Le secret ? Il réside dans la notion de consensus familial et de bonne entente. Laissez tomber les actions en réduction qui viendraient sanctionner le non-respect des parts réservataires. Ces actions sont « facultatives », mes amis ! Les héritiers peuvent tout à fait accepter la volonté du défunt de ne pas respecter la réserve héréditaire et la quotité disponible. Eh oui, tout n’est qu’une question d’accord, et il est possible de mettre en place une transmission du patrimoine sous le signe de l’harmonie.

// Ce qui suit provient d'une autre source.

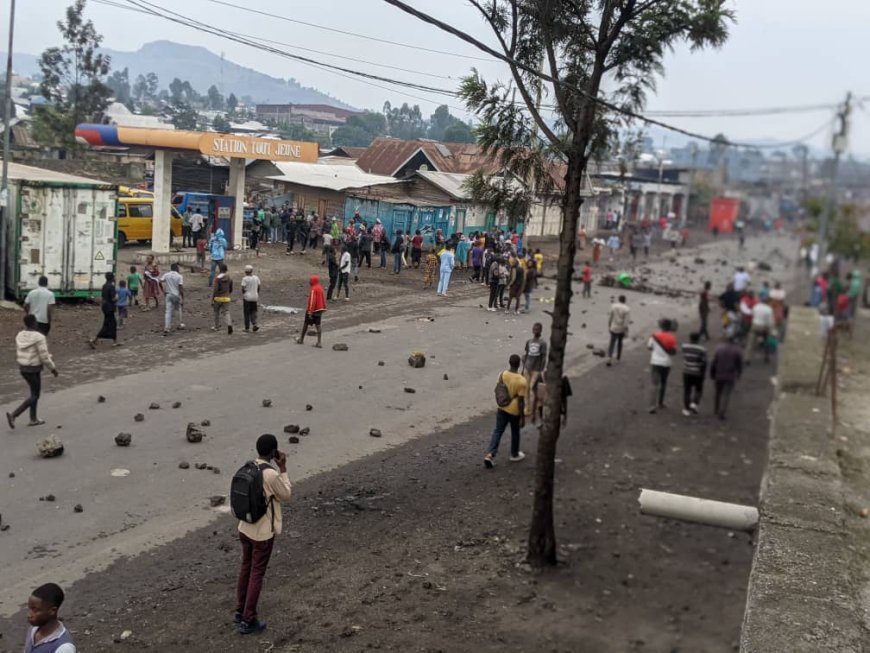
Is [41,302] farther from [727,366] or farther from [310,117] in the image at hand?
[310,117]

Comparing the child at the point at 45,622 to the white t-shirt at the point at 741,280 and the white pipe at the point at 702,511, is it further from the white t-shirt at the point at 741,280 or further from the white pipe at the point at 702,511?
the white t-shirt at the point at 741,280

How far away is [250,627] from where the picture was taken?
5980 mm

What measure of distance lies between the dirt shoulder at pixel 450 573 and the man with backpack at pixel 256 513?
8.7 inches

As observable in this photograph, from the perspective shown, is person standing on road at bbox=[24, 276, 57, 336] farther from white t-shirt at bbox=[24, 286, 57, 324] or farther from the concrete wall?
the concrete wall

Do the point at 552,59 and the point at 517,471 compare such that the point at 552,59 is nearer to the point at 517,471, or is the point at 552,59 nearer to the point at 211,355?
the point at 517,471

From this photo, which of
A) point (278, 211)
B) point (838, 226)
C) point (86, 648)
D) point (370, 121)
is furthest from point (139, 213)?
point (370, 121)

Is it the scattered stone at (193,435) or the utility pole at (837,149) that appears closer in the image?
the utility pole at (837,149)

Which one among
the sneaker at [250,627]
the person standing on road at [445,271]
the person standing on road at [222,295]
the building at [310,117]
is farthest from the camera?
the building at [310,117]

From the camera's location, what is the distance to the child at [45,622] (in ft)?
13.4

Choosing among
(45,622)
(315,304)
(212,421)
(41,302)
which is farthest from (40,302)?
(45,622)

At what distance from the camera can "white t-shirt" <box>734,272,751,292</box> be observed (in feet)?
24.1

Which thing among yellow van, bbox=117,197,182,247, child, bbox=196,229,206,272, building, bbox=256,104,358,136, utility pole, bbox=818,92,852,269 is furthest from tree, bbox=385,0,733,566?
building, bbox=256,104,358,136

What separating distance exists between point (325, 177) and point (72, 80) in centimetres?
2243

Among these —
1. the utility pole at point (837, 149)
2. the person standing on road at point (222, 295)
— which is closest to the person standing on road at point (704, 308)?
the utility pole at point (837, 149)
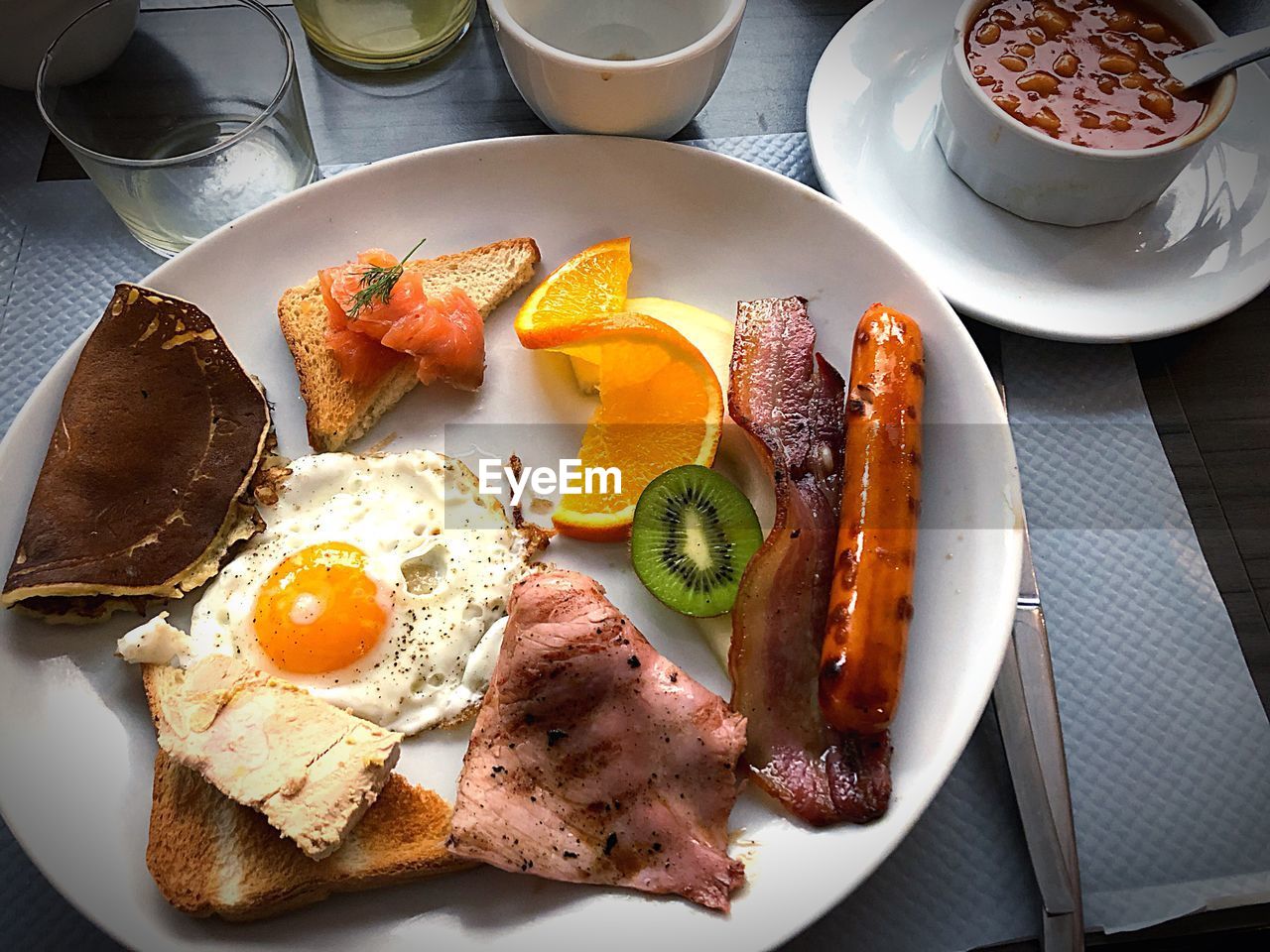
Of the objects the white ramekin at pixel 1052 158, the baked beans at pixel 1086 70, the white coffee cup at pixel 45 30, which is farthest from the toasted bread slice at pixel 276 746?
the baked beans at pixel 1086 70

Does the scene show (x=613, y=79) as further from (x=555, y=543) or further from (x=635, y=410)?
(x=555, y=543)

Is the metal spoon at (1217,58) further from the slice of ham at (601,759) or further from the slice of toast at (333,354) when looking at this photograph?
the slice of ham at (601,759)

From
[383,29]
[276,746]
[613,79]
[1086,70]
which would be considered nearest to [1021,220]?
[1086,70]

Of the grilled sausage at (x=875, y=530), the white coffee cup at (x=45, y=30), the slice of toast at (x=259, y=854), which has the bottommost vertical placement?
the slice of toast at (x=259, y=854)

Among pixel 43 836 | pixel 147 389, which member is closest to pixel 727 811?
pixel 43 836

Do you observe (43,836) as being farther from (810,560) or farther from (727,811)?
(810,560)

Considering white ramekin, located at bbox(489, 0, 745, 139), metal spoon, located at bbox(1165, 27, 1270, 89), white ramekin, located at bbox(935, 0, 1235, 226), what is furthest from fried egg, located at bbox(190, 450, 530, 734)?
metal spoon, located at bbox(1165, 27, 1270, 89)
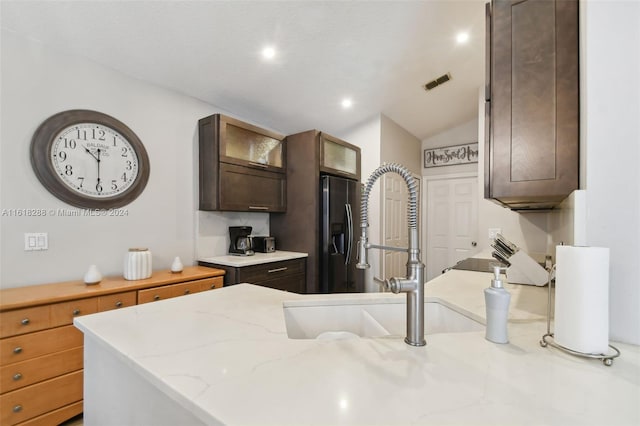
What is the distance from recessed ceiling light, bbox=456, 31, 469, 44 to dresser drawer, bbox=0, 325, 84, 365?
142 inches

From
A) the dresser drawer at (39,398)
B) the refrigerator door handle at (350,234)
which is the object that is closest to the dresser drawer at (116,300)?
the dresser drawer at (39,398)

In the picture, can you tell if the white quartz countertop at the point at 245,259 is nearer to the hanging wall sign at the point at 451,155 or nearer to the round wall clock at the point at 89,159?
the round wall clock at the point at 89,159

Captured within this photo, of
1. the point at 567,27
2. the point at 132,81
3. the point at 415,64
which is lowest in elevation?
the point at 567,27

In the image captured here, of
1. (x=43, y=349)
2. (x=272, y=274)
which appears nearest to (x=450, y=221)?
(x=272, y=274)

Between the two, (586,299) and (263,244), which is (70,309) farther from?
(586,299)

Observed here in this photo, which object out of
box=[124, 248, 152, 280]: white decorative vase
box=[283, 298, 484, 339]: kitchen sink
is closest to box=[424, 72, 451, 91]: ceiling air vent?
box=[283, 298, 484, 339]: kitchen sink

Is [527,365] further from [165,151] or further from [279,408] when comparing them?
[165,151]

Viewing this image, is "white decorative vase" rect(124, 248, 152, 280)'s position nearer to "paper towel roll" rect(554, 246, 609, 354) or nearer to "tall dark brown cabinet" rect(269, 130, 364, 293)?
"tall dark brown cabinet" rect(269, 130, 364, 293)

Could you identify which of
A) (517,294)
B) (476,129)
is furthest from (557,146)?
(476,129)

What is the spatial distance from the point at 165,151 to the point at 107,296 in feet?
4.34

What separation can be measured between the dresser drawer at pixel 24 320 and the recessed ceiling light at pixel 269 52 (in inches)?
88.3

Photo de Splash of Rain sur Pexels.com

Au lieu de se lancer dans des manœuvres compliquées comme changer de régime matrimonial pour une communauté universelle (et se vider les poches au passage), pourquoi ne pas envisager une simple donation universelle entre époux, réductible sur demande ? Ou mieux encore, un pacte successoral, aussi appelé pacte de famille. Imaginez un instant : un document notarié où chacun, de bonne foi et avec le sourire, accepte la volonté du parent de déroger aux règles strictes de la réserve héréditaire. C’est la renonciation anticipée à l’action en réduction (RAAR), une sorte de paix des braves signée autour de la table familiale.

Le pacte de famille, c’est un peu comme une charte de la paix version familiale, qui permet d’organiser la succession sur mesure. Idéal pour protéger le conjoint ou pour naviguer les eaux souvent tumultueuses des familles recomposées. En bref, c’est un outil qui permet à chacun de dormir sur ses deux oreilles, sachant que ses dernières volontés seront respectées.

Pour les férus de droit, la RAAR est définie aux articles 929 et suivants du Code civil 🤓. En résumé, elle permet à tout héritier réservataire présomptif de renoncer à exercer une action en réduction avant même l’ouverture de la succession. Une renonciation qui peut s’appliquer à la totalité ou une partie de la réserve, ou même à une libéralité portant sur un bien particulier. Voilà, c’est aussi simple que ça !

Alors, pourquoi s’embêter avec des procédures longues et coûteuses quand un simple pacte de famille pourrait suffire ? C’est comme vouloir monter l’Everest en talons aiguilles quand une paire de baskets suffirait.

En matière de succession, la souplesse et le dialogue valent mieux que la contrainte et le conflit.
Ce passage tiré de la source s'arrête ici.